A column in Bloomberg BusinessWeek, July 2014 at 10, argues against House Republicans’ efforts to prevent the Department of Education from collecting and publishing data on college costs. Without good information on such matters as all-in costs of attending a school or graduation rates, prospective students will be left mostly in the dark.
The column brought to mind that when governments require data to be submitted and make it available to the public, the data is much more reliable, comprehensive, and timely than data collected by other means. Voluntary efforts lead to low compliance and selection bias; efforts by publishers or players in a market can never reach a government agency’s level of certitude; and privately collected data is, well, private. If you want data collected over time so that you can tease out trends, the problems of non-governmental data are magnified.

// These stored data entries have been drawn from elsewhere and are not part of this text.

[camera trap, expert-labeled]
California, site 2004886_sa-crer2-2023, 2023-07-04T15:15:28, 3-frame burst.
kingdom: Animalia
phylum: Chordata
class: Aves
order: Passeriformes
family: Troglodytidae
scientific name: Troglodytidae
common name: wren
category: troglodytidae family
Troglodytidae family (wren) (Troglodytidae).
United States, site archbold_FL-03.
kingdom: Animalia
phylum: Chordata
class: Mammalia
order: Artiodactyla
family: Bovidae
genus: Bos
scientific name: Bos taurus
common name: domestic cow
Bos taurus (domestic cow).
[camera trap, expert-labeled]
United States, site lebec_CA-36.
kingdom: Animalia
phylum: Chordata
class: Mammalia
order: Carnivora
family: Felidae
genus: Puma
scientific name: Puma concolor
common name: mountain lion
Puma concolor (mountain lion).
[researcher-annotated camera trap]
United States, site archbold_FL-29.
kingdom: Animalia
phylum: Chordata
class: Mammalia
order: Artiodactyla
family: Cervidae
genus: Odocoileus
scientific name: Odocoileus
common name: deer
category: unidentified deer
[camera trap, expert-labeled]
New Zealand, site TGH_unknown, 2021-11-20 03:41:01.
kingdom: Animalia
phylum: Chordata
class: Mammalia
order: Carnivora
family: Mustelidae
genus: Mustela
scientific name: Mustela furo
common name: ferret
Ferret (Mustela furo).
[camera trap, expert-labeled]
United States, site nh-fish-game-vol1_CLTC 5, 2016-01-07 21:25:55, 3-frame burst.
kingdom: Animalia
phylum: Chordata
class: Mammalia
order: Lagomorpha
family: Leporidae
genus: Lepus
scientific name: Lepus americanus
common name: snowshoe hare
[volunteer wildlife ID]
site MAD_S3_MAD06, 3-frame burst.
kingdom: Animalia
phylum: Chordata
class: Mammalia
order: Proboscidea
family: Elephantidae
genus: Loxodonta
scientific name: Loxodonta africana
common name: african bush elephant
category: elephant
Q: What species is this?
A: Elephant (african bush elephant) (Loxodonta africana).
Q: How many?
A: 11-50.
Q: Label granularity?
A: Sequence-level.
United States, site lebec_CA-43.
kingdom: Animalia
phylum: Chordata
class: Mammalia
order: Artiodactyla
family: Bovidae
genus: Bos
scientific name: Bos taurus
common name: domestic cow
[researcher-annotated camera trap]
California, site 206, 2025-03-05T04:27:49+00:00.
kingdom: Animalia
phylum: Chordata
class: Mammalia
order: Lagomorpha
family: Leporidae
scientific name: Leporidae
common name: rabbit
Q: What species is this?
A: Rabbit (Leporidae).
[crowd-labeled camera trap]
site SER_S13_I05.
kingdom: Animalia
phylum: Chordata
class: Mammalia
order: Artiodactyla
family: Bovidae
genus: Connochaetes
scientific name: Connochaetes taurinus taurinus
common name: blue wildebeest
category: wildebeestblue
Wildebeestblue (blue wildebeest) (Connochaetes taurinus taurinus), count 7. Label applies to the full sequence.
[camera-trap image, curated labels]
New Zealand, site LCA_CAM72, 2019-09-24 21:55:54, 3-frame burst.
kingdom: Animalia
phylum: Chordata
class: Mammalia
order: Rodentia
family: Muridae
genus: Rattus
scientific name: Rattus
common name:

To my knowledge, no Federal or state government agency obtains and makes public any information about either corporate legal departments or private law firms. There is data about the legal industry sector and labor numbers (employees, gross revenue, possibly numbers of firms) but nothing else. Particularly, data is lacking about individual law firms. You can painfully extract some data from sources such as EDGAR filings or patent applications, but the collecting agencies are not focused on metrics regarding legal industry participants.
The best legal-industry analysts can obtain comes from their own efforts or the data collection of others, flawed and incomplete though they may be. Even with that somewhat pessimistic summary, I stoutly maintain that much more can be learned from legal industry data sources and analyses.